In our optimism we tend to focus on upward trends, conveniently ignoring the downward ones. Let alone the ones that have faded into oblivion. And as we know, sooner or later most trends are destined to be countered by anti-trends. This I believe tells us something about the sustainability of trends in general.
In my opinion trends are about direction, more than anything else. One can argue that strategy is also about direction. After all, what is strategy more than “where am I going, why, how and when?” Particularly for brand and product-strategy this is relevant; because trends may be conflicting with strategy. Ignoring this may work out well in the short term, but is it clever in the long run? Unless of course it is your brand-strategy to constantly and consistently adapt to the whim of the day. Or, one may not have a brand-strategy at all; for pragmatic reasons.
“Borrowing” trends from the human food industry becomes increasingly popular in ours. We should however not forget that the human food industry has 1. a much wider and diverse target-group to address and serve and 2. a much wider variety of production-processes and (distribution-)systems at its disposal. Probably for that reason we as an industry t(r)end to focus on the ingredient-side of human food trends. We jump on the bandwagon created somewhere else and for different reasons. We copy the music without necessarily understanding the score. Therefore, why don’t we start to set our own trends as an industry? After all, what is trend-setting more than “putting inspiration into action”? Of course we are limited in doing so. Our processes are conceptually old-fashioned and therefore handicap our product-development spread of options. Maybe the same can be said about regulations and “rules” that our industry has to deal with.
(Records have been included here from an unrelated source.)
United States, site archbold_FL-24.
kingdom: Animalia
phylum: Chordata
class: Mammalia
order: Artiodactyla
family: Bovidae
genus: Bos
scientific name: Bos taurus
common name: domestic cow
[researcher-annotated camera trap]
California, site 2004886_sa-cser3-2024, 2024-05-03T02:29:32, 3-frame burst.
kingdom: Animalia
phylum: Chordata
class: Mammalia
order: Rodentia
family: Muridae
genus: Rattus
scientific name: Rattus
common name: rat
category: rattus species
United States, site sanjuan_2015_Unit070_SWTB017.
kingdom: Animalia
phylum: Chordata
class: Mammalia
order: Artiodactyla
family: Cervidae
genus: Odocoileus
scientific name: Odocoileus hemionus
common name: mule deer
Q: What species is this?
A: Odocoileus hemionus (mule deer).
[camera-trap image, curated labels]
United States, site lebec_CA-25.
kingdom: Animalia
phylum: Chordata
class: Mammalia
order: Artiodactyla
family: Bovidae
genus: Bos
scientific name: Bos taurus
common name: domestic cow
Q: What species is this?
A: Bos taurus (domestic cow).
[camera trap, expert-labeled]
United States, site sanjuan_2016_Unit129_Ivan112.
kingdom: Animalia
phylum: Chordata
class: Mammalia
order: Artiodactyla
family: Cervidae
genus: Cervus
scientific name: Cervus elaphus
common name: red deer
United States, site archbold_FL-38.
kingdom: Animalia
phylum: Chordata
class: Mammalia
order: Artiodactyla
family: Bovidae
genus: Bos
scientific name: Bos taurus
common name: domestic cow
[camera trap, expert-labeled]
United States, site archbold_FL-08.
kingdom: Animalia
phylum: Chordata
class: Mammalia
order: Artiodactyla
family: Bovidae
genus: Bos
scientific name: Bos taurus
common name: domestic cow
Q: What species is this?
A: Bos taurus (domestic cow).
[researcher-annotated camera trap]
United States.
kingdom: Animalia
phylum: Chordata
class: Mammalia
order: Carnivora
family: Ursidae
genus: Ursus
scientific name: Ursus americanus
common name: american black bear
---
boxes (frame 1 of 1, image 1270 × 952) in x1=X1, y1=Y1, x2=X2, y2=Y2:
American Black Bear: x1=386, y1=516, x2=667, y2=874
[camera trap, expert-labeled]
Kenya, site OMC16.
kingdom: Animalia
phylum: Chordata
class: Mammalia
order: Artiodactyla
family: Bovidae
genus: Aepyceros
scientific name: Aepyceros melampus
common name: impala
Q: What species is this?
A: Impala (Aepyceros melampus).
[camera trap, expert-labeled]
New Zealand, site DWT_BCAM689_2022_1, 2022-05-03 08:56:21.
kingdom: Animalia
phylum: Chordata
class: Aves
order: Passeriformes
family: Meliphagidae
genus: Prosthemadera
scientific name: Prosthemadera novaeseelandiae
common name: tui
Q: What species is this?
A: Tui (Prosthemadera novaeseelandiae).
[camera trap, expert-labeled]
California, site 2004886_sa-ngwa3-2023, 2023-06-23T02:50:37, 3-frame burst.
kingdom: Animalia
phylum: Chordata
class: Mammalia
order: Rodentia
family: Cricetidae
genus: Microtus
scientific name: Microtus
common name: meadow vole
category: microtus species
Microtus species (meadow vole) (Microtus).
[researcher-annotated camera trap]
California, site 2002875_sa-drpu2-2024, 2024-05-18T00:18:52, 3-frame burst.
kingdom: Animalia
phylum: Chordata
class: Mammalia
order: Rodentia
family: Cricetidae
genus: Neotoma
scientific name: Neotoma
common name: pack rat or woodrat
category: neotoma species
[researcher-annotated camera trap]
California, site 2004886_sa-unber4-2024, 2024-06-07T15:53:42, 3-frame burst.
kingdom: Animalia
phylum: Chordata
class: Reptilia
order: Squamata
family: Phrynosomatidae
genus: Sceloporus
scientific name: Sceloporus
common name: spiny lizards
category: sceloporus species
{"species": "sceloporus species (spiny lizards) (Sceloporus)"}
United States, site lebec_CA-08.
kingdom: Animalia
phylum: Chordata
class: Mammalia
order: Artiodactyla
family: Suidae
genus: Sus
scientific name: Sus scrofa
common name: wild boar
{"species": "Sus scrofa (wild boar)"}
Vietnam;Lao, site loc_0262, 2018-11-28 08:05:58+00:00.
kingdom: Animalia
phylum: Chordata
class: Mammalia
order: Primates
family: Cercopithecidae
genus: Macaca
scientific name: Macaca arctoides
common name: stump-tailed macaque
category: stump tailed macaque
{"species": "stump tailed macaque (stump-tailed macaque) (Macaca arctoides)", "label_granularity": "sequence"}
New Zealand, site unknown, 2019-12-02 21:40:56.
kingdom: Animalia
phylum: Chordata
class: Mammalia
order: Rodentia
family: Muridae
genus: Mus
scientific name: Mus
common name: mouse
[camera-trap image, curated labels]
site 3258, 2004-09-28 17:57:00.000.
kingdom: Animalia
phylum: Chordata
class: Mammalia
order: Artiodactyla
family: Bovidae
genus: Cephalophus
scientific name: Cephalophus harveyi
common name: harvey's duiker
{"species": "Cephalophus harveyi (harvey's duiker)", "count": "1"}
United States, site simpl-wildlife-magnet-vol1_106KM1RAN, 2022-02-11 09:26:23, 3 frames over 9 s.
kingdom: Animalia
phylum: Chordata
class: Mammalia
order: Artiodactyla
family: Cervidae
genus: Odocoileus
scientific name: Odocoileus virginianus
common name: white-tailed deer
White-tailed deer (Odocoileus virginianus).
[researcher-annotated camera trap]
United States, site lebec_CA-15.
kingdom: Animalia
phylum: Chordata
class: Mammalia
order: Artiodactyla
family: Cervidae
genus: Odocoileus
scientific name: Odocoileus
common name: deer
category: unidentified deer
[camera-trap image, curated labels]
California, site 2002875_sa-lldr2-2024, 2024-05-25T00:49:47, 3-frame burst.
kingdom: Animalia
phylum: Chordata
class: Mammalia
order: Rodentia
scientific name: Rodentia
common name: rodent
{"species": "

There is an end to a trend. They mostly start quickly and stop slowly. Let’s not confuse a trend with a fashion, let alone a hype. Evidently, trends are set/started by a few (if that) and followed by many. If there are no followers, there are no trends. In other words, the direction becomes a bit common-place. There is no difference if we all do the same! And yet some of us believe that following the newest trends offers a competitive advantage. Sadly enough, it doesn’t! Certainly not if you take the somewhat longer term view into account. If – by way of example – you see novel grains as a new trend, how long does it take for the newness to fade away; if everybody starts to incorporate novel grains in her or his formulations?
In view of the above it is fair to conclude that trends are not sustainable, they only offer short-term gain, they are “given to us by others” and above all, they have much more a tactical value than a strategic one. Is this what we need to keep our industry on a healthy course?